Closed mardukbp closed 2 years ago
Hey,
Thanks for the report. I'm not able to reproduce this since I'm on Linux, but here's what I've tried:
$ printf 'a\r\n' | muter -c hex
610d0a
$ printf 'a\r\n' | muter -c hex | muter -c -hex
My guess as to what's happening here is that Windows somehow always appends a CRLF to standard output (or maybe standard input) if the format doesn't provide one. If so, that's unfortunate, but we internally have a strict and non-strict mode, and so I think we can just swallow the CRLF bytes in this case in the non-strict mode.
The Rust standard library documentation does say that it only handles UTF-8 byte sequences, which will cause problems in a bunch of cases if your data doesn't support that, but I think we can just document that as a limitation on Windows.
Anyway, I'll try to get a patch out relatively soon with a fix for the hex
codec and similar codecs. There's likely a couple that will need fixing.
On Windows echo
always appends a new line to its output. There is a way to prevent it, but that is not actually the problem. In Windows lines (in files and in the shell) end with CRLF, which are two UTF-8 byte sequences. Therefore, proper handling of textual data on Windows requires taking this into account. There is no fundamental limitation or conflict with Rust. Windows is just different than macOS and Linux. I use all three of them. That is why I am interested in muter functioning properly everywhere :)

■ GIVEN TASK: In the thread about muter on Windows, what does echo always do to its output on Windows?

■ ENTRIES SUPPLIED:

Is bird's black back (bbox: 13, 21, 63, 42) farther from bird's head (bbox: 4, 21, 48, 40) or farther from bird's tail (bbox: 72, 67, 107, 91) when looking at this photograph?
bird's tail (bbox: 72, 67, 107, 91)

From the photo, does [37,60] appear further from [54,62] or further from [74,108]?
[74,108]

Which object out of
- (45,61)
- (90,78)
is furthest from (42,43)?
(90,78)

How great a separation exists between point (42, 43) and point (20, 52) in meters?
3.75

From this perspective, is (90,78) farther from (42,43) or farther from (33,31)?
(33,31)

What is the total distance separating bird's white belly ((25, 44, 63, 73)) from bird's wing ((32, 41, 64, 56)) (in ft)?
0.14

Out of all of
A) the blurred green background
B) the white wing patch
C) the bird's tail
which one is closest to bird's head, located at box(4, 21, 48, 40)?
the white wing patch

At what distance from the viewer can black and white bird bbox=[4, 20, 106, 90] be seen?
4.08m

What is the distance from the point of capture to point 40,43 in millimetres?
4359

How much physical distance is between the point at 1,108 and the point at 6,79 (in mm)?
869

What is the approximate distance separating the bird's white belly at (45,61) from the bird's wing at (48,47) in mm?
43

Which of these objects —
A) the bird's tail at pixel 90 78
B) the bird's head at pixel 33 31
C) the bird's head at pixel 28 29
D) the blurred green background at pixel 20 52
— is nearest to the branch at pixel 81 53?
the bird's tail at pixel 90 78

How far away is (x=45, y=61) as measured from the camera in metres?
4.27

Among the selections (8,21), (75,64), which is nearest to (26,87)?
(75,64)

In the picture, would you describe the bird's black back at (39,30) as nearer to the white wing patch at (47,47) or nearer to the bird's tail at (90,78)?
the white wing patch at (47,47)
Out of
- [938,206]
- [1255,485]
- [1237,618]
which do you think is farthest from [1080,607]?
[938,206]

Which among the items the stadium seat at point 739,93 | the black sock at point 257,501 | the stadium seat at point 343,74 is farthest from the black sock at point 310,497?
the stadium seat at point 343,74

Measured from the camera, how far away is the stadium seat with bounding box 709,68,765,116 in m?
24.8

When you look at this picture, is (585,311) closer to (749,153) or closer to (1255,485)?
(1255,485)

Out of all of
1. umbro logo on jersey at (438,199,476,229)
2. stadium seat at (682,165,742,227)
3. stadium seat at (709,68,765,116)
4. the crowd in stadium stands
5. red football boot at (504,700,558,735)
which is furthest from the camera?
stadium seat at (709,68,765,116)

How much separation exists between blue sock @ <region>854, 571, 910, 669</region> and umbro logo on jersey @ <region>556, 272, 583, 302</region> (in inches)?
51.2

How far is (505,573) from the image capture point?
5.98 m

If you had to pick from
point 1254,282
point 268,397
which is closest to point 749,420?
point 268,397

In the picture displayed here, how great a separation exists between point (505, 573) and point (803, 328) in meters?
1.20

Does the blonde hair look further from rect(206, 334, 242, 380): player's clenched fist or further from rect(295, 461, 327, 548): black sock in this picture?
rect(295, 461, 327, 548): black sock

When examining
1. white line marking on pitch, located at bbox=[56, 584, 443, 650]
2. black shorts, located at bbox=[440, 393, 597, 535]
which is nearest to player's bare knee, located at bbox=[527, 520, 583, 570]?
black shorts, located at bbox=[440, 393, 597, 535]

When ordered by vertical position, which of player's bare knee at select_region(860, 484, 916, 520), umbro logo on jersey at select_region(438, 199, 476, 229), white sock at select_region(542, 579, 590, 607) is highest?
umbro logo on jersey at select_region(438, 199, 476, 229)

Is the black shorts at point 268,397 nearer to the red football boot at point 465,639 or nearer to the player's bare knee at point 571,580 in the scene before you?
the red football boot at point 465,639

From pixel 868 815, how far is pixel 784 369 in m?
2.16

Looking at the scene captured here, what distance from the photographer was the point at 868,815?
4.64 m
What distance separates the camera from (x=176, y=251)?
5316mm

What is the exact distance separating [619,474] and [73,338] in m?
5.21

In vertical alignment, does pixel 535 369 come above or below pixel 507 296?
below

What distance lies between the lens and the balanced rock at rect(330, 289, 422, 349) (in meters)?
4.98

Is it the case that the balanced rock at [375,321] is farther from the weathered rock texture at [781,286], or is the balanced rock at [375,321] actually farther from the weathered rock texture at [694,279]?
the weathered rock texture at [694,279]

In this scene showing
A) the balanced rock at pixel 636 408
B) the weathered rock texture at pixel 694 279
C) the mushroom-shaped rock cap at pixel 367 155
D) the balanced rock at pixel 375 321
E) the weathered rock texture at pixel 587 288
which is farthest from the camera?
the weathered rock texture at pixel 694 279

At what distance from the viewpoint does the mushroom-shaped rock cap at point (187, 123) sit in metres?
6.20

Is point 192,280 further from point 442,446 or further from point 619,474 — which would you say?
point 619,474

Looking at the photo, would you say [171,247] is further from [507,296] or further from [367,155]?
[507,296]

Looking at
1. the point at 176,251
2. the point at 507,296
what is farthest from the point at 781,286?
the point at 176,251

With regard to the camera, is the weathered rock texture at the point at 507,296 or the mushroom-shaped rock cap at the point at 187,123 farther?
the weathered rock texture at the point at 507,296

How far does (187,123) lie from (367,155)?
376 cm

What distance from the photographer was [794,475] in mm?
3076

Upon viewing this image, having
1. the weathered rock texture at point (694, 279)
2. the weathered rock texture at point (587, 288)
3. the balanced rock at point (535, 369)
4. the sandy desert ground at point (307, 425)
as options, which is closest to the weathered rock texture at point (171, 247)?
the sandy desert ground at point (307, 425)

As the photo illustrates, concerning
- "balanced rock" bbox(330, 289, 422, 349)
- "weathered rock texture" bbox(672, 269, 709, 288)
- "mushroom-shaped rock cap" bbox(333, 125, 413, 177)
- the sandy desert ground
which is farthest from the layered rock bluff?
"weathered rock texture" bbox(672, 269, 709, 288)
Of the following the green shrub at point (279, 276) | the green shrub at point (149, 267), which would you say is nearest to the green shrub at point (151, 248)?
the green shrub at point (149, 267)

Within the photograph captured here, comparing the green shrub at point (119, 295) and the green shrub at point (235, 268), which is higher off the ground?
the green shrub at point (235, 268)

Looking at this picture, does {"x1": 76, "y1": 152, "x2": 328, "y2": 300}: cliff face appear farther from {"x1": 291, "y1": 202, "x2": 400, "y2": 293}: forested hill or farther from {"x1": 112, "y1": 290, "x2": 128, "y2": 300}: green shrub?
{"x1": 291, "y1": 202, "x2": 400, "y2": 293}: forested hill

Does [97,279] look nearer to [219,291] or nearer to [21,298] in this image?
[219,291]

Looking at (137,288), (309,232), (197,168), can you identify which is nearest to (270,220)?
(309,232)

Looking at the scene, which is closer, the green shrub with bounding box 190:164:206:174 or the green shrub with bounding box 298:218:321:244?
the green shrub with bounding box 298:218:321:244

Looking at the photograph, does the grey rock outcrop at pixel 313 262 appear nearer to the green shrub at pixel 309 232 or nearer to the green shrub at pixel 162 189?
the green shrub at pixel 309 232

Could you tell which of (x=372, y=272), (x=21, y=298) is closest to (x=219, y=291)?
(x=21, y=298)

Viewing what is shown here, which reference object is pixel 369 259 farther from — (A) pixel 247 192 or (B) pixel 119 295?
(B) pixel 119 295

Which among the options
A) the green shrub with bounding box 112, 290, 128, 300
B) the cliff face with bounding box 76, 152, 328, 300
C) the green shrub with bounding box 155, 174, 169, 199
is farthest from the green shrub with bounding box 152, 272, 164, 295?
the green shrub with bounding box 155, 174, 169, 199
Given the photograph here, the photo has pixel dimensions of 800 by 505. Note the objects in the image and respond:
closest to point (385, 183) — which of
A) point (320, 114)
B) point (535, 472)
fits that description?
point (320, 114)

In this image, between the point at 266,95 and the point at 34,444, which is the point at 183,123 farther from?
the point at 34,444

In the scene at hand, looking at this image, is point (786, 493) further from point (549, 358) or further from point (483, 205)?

■ SOLUTION TO THIS TASK: It always appends a new line to its output.